[Meibomian glands : part III. Dysfunction - argument for a discrete disease entity and as an important cause of dry eye]
- PMID: 19941140
- DOI: 10.1007/s00347-009-2043-9
[Meibomian glands : part III. Dysfunction - argument for a discrete disease entity and as an important cause of dry eye]
Abstract
Meibomian gland dysfunction (MGD), mainly synonymous with posterior blepharitis but typically without prominent inflammatory alterations of the lid margin, is a discrete disease entity and a frequent cause of wetting deficiencies of the ocular surface leading to dry eye disease that deserves increased recognition by clinicians. The history, classification, pathology, influencing factors, diagnostics and therapy are explained and discussed. MGD is mainly based on an obstructive mechanism caused by hyperkeratinization of the excretory duct and/or increased viscosity of the secretion (meibum) with subsequent deficiency of the tear film lipid layer.
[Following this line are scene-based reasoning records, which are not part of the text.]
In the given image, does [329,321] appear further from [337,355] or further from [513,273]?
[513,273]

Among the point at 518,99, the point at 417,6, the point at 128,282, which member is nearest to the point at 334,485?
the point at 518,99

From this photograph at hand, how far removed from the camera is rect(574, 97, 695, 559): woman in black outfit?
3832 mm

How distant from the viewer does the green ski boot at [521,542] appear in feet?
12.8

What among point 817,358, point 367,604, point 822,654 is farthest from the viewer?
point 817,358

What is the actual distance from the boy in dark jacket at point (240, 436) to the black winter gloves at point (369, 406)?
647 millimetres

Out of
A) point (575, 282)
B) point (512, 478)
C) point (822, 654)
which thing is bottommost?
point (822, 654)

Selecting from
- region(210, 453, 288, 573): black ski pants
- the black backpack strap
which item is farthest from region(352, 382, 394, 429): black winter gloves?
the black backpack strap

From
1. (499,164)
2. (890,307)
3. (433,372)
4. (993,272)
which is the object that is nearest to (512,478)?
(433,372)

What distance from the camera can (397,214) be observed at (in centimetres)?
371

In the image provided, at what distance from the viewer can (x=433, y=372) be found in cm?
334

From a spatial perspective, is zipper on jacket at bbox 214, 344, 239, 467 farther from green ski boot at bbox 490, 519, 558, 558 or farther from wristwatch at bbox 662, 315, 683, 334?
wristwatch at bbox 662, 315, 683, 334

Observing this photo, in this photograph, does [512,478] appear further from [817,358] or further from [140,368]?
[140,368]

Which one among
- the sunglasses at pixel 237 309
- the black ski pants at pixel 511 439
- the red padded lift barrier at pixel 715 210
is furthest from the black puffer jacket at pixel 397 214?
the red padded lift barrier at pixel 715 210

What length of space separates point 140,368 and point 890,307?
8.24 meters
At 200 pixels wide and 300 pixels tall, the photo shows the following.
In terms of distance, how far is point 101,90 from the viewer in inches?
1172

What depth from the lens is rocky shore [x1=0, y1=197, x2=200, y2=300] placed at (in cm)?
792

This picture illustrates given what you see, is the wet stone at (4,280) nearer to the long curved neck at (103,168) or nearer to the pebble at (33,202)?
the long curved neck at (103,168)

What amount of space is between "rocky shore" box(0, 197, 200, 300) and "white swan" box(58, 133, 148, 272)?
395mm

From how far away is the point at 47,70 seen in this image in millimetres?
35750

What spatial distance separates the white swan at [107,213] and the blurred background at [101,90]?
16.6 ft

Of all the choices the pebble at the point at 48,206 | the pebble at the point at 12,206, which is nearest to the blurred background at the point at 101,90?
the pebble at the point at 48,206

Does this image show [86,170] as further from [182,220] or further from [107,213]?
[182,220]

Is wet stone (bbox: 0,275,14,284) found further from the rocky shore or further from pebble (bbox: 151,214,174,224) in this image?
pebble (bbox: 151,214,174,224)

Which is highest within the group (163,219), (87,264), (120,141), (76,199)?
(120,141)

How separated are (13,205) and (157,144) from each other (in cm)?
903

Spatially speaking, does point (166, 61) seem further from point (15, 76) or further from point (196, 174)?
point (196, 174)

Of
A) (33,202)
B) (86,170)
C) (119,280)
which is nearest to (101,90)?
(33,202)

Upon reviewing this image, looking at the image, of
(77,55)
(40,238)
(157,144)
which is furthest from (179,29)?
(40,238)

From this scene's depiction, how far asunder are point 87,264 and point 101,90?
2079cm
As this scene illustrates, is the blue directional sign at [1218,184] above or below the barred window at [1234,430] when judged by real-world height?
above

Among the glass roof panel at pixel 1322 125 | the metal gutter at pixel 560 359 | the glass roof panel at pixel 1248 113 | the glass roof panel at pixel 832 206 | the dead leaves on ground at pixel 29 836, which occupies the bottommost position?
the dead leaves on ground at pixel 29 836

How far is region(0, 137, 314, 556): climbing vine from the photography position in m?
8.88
MGD is influenced by the hormonal status and by chemical and mechanical noxes as well as genetic defects and it occurs more frequently in women and generally increases with age. It results in stasis of meibum inside the glands, dilatation of the ductal system and eventually in atrophy and loss of glandular tissue (gland dropout). Careful investigation of the eyelids and lid margins with eversion, if necessary, should therefore be performed in every case of a wetting defect, notably before fitting contact lenses. Particularly important is the inspection of the meibomian orifices and diagnostic expression by mild mechanical compression of the lid.